[What you will do]:
Write out the whole listing again so that each line matches the original.

[Available records]:
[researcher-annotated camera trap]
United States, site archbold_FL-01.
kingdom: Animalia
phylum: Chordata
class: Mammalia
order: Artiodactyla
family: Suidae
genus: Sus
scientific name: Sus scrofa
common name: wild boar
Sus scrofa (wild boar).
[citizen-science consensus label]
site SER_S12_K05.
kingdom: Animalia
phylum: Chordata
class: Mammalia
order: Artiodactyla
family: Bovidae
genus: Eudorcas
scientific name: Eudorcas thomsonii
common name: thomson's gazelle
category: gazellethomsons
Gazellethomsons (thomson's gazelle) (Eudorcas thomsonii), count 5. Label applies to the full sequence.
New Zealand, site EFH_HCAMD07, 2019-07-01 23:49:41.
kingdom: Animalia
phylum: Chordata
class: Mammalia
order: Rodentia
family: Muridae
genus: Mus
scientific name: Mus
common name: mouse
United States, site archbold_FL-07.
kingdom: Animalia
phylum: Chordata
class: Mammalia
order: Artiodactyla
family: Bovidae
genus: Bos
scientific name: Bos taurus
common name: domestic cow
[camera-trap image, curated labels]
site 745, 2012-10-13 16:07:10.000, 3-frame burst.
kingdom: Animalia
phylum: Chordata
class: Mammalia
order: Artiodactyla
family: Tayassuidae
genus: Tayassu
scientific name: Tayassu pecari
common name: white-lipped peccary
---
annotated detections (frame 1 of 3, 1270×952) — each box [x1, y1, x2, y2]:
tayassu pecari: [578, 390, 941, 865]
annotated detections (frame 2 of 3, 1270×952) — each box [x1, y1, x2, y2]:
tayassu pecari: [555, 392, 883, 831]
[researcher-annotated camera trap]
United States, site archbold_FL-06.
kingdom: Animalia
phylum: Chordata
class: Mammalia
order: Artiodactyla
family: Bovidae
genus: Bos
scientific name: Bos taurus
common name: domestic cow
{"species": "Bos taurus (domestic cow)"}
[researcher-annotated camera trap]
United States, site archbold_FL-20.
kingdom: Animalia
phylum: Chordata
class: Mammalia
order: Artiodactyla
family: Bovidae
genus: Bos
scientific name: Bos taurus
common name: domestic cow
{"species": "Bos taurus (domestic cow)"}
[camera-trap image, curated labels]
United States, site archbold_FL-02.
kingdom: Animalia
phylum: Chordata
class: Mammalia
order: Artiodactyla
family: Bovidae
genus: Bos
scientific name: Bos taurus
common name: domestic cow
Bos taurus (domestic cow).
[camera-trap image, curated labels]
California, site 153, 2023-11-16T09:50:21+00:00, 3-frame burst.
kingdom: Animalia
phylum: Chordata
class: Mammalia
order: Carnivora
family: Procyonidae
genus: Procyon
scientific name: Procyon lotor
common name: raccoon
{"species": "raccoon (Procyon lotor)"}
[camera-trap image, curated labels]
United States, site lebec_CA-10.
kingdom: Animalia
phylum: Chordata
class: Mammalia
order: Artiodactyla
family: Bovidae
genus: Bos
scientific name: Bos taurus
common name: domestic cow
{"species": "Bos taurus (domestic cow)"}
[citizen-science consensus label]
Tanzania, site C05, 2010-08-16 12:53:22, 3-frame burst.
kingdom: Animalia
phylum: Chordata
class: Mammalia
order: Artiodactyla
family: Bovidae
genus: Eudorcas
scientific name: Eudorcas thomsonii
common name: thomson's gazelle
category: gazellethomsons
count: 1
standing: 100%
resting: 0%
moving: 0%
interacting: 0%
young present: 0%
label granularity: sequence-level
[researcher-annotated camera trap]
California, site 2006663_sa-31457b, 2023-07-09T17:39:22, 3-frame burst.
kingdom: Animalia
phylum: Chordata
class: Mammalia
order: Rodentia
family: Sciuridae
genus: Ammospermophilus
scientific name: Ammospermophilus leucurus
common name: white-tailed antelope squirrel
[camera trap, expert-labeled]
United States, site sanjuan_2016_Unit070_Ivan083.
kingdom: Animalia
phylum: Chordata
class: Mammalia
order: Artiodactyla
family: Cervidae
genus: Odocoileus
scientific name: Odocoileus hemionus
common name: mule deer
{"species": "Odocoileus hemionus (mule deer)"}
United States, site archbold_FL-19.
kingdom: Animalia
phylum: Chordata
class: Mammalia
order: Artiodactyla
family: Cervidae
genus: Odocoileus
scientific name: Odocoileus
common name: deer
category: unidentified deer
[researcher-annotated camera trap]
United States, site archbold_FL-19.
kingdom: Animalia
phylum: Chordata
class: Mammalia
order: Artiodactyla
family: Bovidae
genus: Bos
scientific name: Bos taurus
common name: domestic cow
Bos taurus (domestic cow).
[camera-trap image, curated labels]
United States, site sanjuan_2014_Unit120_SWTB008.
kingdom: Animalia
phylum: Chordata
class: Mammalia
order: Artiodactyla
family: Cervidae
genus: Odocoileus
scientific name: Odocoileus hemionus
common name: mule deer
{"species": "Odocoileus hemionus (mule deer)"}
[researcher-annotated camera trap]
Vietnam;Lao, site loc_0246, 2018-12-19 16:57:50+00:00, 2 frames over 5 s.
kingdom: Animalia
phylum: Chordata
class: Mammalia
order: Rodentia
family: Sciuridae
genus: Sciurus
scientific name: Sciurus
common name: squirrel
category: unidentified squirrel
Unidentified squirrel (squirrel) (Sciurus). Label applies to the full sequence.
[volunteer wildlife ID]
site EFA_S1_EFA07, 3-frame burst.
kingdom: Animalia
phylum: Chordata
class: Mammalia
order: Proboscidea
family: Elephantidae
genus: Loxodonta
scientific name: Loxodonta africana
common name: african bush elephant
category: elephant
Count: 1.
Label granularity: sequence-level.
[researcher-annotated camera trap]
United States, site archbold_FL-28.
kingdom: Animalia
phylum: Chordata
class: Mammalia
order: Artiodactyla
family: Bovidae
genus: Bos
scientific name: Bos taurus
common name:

[Response to the exercise]:
[researcher-annotated camera trap]
United States, site archbold_FL-01.
kingdom: Animalia
phylum: Chordata
class: Mammalia
order: Artiodactyla
family: Suidae
genus: Sus
scientific name: Sus scrofa
common name: wild boar
Sus scrofa (wild boar).
[citizen-science consensus label]
site SER_S12_K05.
kingdom: Animalia
phylum: Chordata
class: Mammalia
order: Artiodactyla
family: Bovidae
genus: Eudorcas
scientific name: Eudorcas thomsonii
common name: thomson's gazelle
category: gazellethomsons
Gazellethomsons (thomson's gazelle) (Eudorcas thomsonii), count 5. Label applies to the full sequence.
New Zealand, site EFH_HCAMD07, 2019-07-01 23:49:41.
kingdom: Animalia
phylum: Chordata
class: Mammalia
order: Rodentia
family: Muridae
genus: Mus
scientific name: Mus
common name: mouse
United States, site archbold_FL-07.
kingdom: Animalia
phylum: Chordata
class: Mammalia
order: Artiodactyla
family: Bovidae
genus: Bos
scientific name: Bos taurus
common name: domestic cow
[camera-trap image, curated labels]
site 745, 2012-10-13 16:07:10.000, 3-frame burst.
kingdom: Animalia
phylum: Chordata
class: Mammalia
order: Artiodactyla
family: Tayassuidae
genus: Tayassu
scientific name: Tayassu pecari
common name: white-lipped peccary
---
annotated detections (frame 1 of 3, 1270×952) — each box [x1, y1, x2, y2]:
tayassu pecari: [578, 390, 941, 865]
annotated detections (frame 2 of 3, 1270×952) — each box [x1, y1, x2, y2]:
tayassu pecari: [555, 392, 883, 831]
[researcher-annotated camera trap]
United States, site archbold_FL-06.
kingdom: Animalia
phylum: Chordata
class: Mammalia
order: Artiodactyla
family: Bovidae
genus: Bos
scientific name: Bos taurus
common name: domestic cow
{"species": "Bos taurus (domestic cow)"}
[researcher-annotated camera trap]
United States, site archbold_FL-20.
kingdom: Animalia
phylum: Chordata
class: Mammalia
order: Artiodactyla
family: Bovidae
genus: Bos
scientific name: Bos taurus
common name: domestic cow
{"species": "Bos taurus (domestic cow)"}
[camera-trap image, curated labels]
United States, site archbold_FL-02.
kingdom: Animalia
phylum: Chordata
class: Mammalia
order: Artiodactyla
family: Bovidae
genus: Bos
scientific name: Bos taurus
common name: domestic cow
Bos taurus (domestic cow).
[camera-trap image, curated labels]
California, site 153, 2023-11-16T09:50:21+00:00, 3-frame burst.
kingdom: Animalia
phylum: Chordata
class: Mammalia
order: Carnivora
family: Procyonidae
genus: Procyon
scientific name: Procyon lotor
common name: raccoon
{"species": "raccoon (Procyon lotor)"}
[camera-trap image, curated labels]
United States, site lebec_CA-10.
kingdom: Animalia
phylum: Chordata
class: Mammalia
order: Artiodactyla
family: Bovidae
genus: Bos
scientific name: Bos taurus
common name: domestic cow
{"species": "Bos taurus (domestic cow)"}
[citizen-science consensus label]
Tanzania, site C05, 2010-08-16 12:53:22, 3-frame burst.
kingdom: Animalia
phylum: Chordata
class: Mammalia
order: Artiodactyla
family: Bovidae
genus: Eudorcas
scientific name: Eudorcas thomsonii
common name: thomson's gazelle
category: gazellethomsons
count: 1
standing: 100%
resting: 0%
moving: 0%
interacting: 0%
young present: 0%
label granularity: sequence-level
[researcher-annotated camera trap]
California, site 2006663_sa-31457b, 2023-07-09T17:39:22, 3-frame burst.
kingdom: Animalia
phylum: Chordata
class: Mammalia
order: Rodentia
family: Sciuridae
genus: Ammospermophilus
scientific name: Ammospermophilus leucurus
common name: white-tailed antelope squirrel
[camera trap, expert-labeled]
United States, site sanjuan_2016_Unit070_Ivan083.
kingdom: Animalia
phylum: Chordata
class: Mammalia
order: Artiodactyla
family: Cervidae
genus: Odocoileus
scientific name: Odocoileus hemionus
common name: mule deer
{"species": "Odocoileus hemionus (mule deer)"}
United States, site archbold_FL-19.
kingdom: Animalia
phylum: Chordata
class: Mammalia
order: Artiodactyla
family: Cervidae
genus: Odocoileus
scientific name: Odocoileus
common name: deer
category: unidentified deer
[researcher-annotated camera trap]
United States, site archbold_FL-19.
kingdom: Animalia
phylum: Chordata
class: Mammalia
order: Artiodactyla
family: Bovidae
genus: Bos
scientific name: Bos taurus
common name: domestic cow
Bos taurus (domestic cow).
[camera-trap image, curated labels]
United States, site sanjuan_2014_Unit120_SWTB008.
kingdom: Animalia
phylum: Chordata
class: Mammalia
order: Artiodactyla
family: Cervidae
genus: Odocoileus
scientific name: Odocoileus hemionus
common name: mule deer
{"species": "Odocoileus hemionus (mule deer)"}
[researcher-annotated camera trap]
Vietnam;Lao, site loc_0246, 2018-12-19 16:57:50+00:00, 2 frames over 5 s.
kingdom: Animalia
phylum: Chordata
class: Mammalia
order: Rodentia
family: Sciuridae
genus: Sciurus
scientific name: Sciurus
common name: squirrel
category: unidentified squirrel
Unidentified squirrel (squirrel) (Sciurus). Label applies to the full sequence.
[volunteer wildlife ID]
site EFA_S1_EFA07, 3-frame burst.
kingdom: Animalia
phylum: Chordata
class: Mammalia
order: Proboscidea
family: Elephantidae
genus: Loxodonta
scientific name: Loxodonta africana
common name: african bush elephant
category: elephant
Count: 1.
Label granularity: sequence-level.
[researcher-annotated camera trap]
United States, site archbold_FL-28.
kingdom: Animalia
phylum: Chordata
class: Mammalia
order: Artiodactyla
family: Bovidae
genus: Bos
scientific name: Bos taurus
common name:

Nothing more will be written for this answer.